The performance at one of live music’s biggest events captures the singer at the height of her powers.
The first half of 2007 was a remarkable time for Amy Winehouse. The year began with her second LP Back To Black comfortably ensconced at the summit of the UK albums chart and in February, the Camden-born singer/songwriter bagged the BRIT award for Best Female Solo Artist. A month later saw Winehouse’s smash single “Rehab,” a frank self-portrait addressing her battle with addiction, conquer America by breaking into the US Top 10 while its parent album Back To Black rose to No. 2 in The Billboard 200, cementing the singer’s international fame. But arguably her crowning achievement came on June 22nd via a triumphant appearance at the world-famous Glastonbury Festival.

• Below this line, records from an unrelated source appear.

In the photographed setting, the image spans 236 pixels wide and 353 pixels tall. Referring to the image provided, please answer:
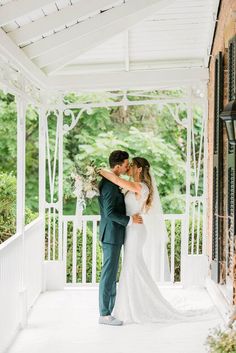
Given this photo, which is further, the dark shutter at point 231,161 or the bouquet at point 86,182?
the bouquet at point 86,182

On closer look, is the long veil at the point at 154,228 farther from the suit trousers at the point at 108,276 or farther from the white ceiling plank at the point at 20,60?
the white ceiling plank at the point at 20,60

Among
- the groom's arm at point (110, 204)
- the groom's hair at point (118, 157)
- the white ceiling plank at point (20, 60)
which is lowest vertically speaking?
the groom's arm at point (110, 204)

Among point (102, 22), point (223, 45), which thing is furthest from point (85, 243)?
point (102, 22)

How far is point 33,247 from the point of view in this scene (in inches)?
280

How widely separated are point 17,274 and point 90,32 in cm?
247

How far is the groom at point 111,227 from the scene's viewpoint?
6.13 meters

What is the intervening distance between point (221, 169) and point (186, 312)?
158cm

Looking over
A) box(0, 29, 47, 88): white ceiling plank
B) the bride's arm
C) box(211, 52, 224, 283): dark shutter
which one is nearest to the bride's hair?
the bride's arm

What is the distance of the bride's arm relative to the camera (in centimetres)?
615

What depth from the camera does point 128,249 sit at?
6.35 metres

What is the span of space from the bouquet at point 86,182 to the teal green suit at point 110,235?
0.12 meters

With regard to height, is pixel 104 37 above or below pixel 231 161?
above

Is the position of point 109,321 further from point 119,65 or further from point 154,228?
point 119,65

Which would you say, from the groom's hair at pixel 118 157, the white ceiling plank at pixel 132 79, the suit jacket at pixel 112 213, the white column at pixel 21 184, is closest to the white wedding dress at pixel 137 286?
the suit jacket at pixel 112 213
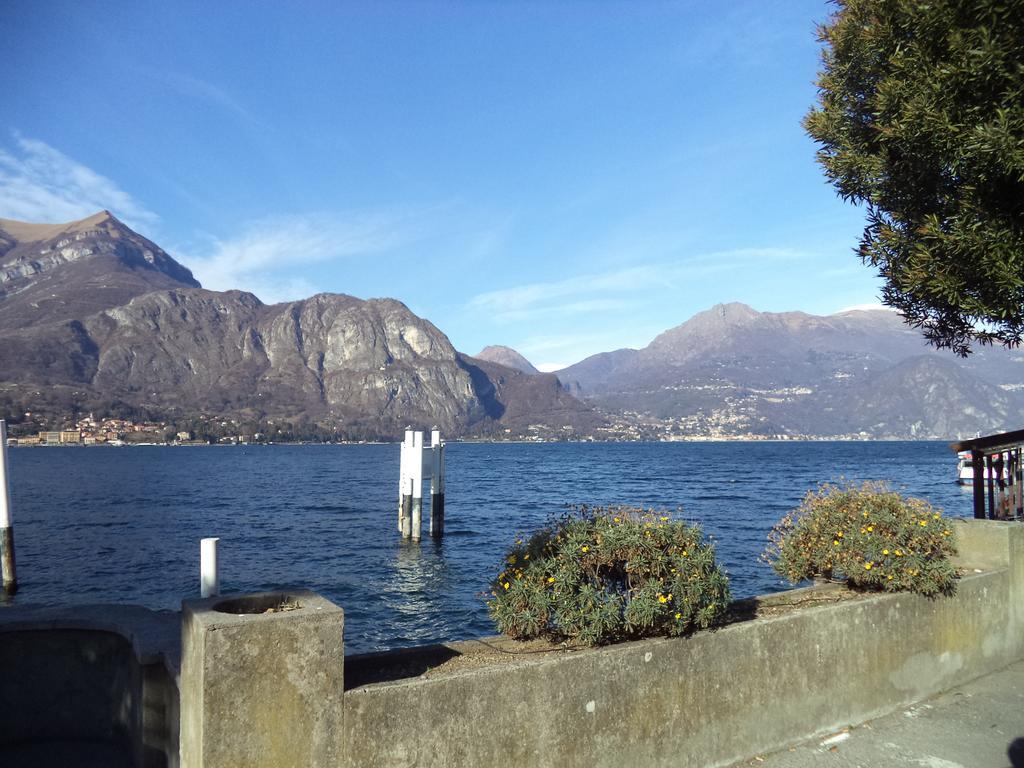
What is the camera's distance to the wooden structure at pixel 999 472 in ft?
26.8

Winehouse had performed at Glastonbury before, in June 2004, where she was sandwiched between reggae singer Mikey Dread and blues-rock doyenne Bonnie Raitt in the Jazz World tent and mostly performed songs from her just-released debut album, Frank. Three years later, Winehouse’s career was dancing to a different groove; the languorous jazz stylings that defined her debut album had given way to a more robust retro-soul sound on Back To Black, which instantly chimed with the public and helped transform her into a global star. And she had a new image to go with it; Frank’s long-haired natural look had given way to a towering beehive hairdo and thick eye-liner, which one critic memorably described as “Ronnie Spector meets the bride of Frankenstein.”

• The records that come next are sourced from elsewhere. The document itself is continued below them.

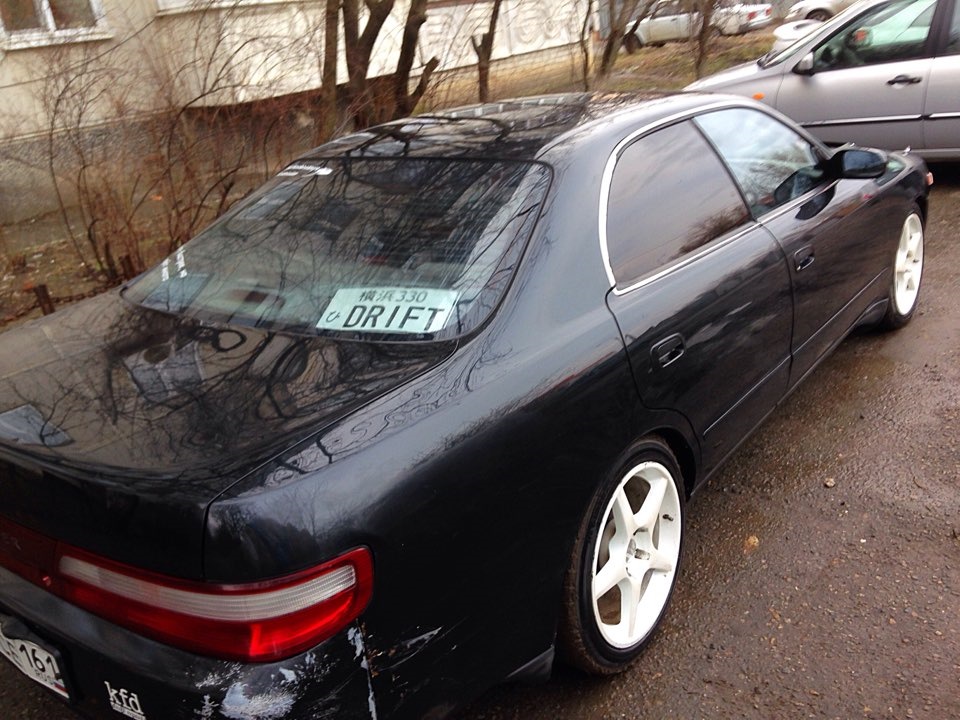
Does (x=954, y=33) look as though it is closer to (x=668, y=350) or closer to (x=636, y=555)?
(x=668, y=350)

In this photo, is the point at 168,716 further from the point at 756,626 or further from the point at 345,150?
the point at 345,150

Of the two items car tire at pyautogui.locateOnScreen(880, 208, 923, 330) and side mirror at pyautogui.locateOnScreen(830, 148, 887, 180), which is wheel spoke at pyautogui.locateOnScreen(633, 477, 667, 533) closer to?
side mirror at pyautogui.locateOnScreen(830, 148, 887, 180)

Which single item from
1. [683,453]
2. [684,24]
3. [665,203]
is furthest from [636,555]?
[684,24]

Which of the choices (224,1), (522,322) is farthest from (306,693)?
(224,1)

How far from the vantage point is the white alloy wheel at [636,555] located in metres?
2.45

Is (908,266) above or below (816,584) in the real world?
above

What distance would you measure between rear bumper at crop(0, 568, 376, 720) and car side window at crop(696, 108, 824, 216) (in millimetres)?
2323

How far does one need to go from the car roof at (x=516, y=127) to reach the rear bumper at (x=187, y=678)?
1.59 metres

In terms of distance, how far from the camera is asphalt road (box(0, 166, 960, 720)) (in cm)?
241

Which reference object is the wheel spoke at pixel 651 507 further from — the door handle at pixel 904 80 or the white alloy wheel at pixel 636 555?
the door handle at pixel 904 80

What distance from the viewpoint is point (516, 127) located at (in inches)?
113

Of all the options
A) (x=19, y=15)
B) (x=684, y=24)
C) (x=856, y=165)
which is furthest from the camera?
(x=684, y=24)

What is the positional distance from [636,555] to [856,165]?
2186 mm

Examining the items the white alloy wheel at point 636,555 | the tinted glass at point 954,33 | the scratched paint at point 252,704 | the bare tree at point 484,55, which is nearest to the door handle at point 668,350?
the white alloy wheel at point 636,555
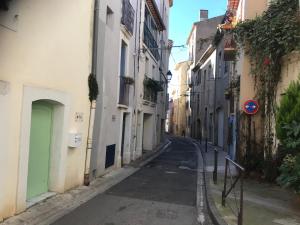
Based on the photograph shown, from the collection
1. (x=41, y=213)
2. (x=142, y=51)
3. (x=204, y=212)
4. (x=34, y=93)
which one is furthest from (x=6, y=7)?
(x=142, y=51)

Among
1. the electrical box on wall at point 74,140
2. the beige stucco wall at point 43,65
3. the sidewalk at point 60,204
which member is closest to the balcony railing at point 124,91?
the sidewalk at point 60,204

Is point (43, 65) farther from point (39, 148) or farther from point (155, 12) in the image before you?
point (155, 12)

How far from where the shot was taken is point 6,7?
648 cm

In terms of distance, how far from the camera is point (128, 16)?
15.8 meters

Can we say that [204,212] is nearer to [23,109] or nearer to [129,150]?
[23,109]

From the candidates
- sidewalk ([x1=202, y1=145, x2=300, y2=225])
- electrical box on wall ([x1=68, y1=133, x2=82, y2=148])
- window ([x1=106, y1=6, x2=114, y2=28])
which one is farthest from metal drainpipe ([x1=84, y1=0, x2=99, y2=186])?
sidewalk ([x1=202, y1=145, x2=300, y2=225])

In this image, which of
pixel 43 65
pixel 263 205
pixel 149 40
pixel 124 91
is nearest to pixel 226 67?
pixel 149 40

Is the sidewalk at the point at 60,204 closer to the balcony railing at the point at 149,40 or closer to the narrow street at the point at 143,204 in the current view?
the narrow street at the point at 143,204

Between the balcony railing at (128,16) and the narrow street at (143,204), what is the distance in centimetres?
506

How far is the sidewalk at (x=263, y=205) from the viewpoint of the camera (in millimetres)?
7926

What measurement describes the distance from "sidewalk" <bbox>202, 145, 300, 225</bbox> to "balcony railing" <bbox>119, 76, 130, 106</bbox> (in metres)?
4.65

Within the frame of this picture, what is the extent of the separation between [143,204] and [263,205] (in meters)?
2.47

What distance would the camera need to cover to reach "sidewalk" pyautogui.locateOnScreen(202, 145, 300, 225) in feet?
26.0

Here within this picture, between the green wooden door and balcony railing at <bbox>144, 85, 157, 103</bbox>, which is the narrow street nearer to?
the green wooden door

Back To Black‘s success heralded a dramatic rise in Winehouse’s stock and saw the singer return to Glastonbury in June 2007 as a headliner on the Pyramid Stage alongside the trendy indie bands Kasabian and The Arctic Monkeys. Backed by a five-piece rhythm section flanked by three horn players and two sharp-suited male backing singers, Winehouse took to the stage and – against the backdrop of dark clouds and falling rain – kicked off with the uptempo “Addicted,” a song detailing her love affair with “weed.”
That number was just one of ten songs from Back To Black included in Winehouse’s set; the album’s hit title tune and the Motown-channeling “Tears Dry On Their Own” received huge roars of recognition and approval from the “Glasto” faithful but the most affecting performance came in the shape of the outstanding self-penned ballad, “Love Is A Losing Game,” for which Winehouse later won an Ivor Novello award. She prefaced her performance by saying: “This is a song I wrote when I didn’t believe in love and then I started listening to the darkness a lot more.” Her rendition – perhaps affected by her boyfriend Blake Fielder-Civil’s being in prison at the time of her Glastonbury performance – is deeply poignant, revealing a core of fragile vulnerability that lay behind the singer’s brash demeanor.

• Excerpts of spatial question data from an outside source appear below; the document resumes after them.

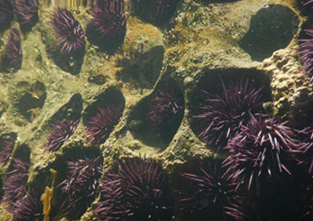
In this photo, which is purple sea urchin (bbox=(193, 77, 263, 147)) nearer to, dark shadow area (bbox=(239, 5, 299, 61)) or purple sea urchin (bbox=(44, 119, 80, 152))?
dark shadow area (bbox=(239, 5, 299, 61))

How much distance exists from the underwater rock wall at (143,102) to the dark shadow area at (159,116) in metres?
0.02

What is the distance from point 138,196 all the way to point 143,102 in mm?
1721

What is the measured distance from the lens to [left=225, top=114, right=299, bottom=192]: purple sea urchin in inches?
103

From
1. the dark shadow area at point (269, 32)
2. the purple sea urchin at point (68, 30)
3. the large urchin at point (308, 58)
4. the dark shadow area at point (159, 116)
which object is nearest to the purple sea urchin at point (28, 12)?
the purple sea urchin at point (68, 30)

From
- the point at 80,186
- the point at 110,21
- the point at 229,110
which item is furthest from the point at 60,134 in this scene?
the point at 229,110

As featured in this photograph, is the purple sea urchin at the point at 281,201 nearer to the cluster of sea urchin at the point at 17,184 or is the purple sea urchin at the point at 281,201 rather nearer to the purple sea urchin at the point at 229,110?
the purple sea urchin at the point at 229,110

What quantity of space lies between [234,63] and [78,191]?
3567 millimetres

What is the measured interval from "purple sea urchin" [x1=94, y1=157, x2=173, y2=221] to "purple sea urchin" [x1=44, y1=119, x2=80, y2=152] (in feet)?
5.55

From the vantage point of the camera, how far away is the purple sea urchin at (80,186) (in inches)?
165

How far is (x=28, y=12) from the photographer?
19.8 ft

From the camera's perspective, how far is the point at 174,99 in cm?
384

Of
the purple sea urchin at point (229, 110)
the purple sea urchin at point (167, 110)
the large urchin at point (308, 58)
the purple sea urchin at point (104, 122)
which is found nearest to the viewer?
the large urchin at point (308, 58)

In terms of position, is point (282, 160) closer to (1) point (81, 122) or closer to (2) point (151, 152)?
(2) point (151, 152)

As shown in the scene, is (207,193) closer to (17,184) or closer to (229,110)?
(229,110)
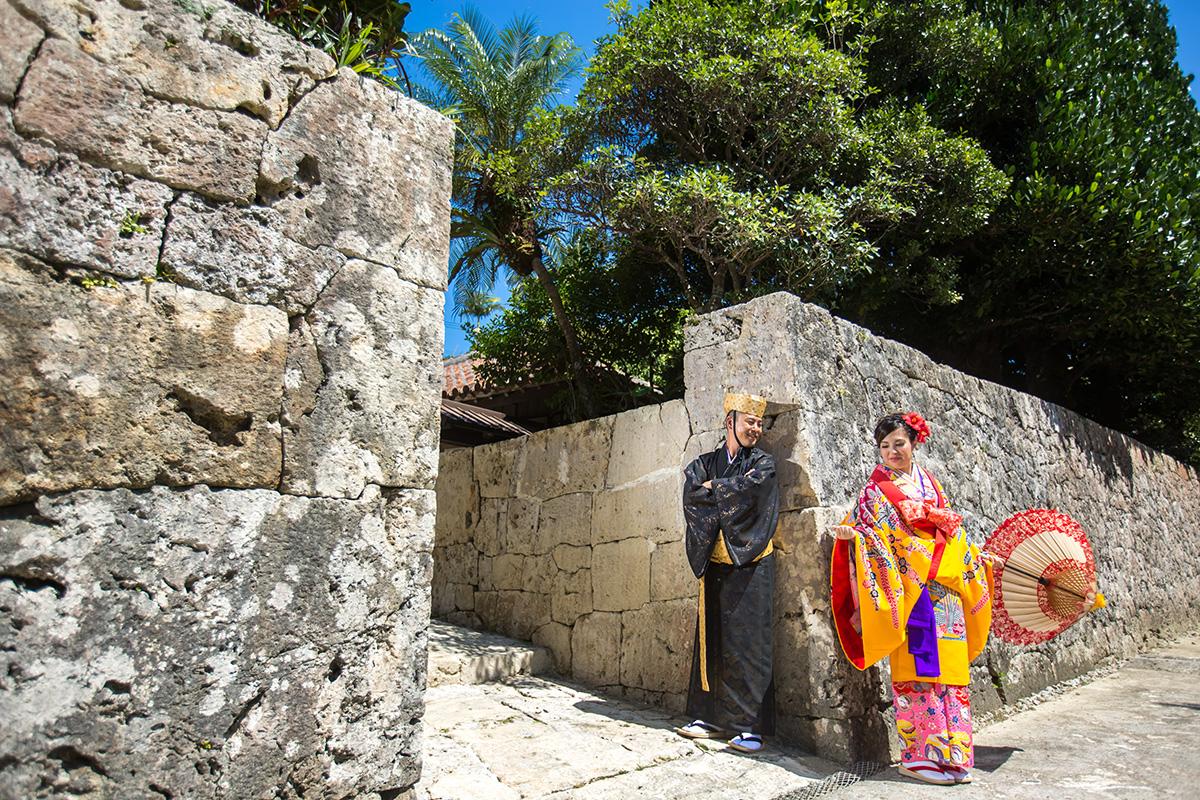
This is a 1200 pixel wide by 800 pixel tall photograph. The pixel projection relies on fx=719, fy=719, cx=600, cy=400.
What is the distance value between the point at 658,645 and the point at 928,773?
1490 mm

Elsewhere in her set, Winehouse sprinkled in some arresting cover tunes. A couple of them were associated with the UK two-tone group The Specials: the Coventry band inspired Winehouse’s vibrant revamp of their tune “Hey Little Rich Girl ”as well as her ska-style retread of Toots & The Maytals’ “Monkey Man.” She also reworked soul man Sam Cooke’s 1961 hit “Cupid” using a jaunty reggae groove; Winehouse had previously recorded the song for a BBC radio session and was performing it live for the first time at Glastonbury.
Winehouse closed her set with another cover; a song she described to the audience as “one of my favorite tunes from last year” – “Valerie,” as recorded by the Scottish indie band The Zutons. Only two weeks before her Glastonbury appearance, Winehouse’s producer Mark Ronson had released a solo album called Version that featured her as a guest artist on a soulful repurposing of “Valerie”; it would take the UK singles chart by storm in October 2007.
Winehouse played Glastonbury again. But this was, by far, her best. Live At Glastonbury 2007 is a recording that undoubtedly adds extra luster to her legacy, revealing the London chanteuse as one of the most magnetic and compelling live performers of her generation.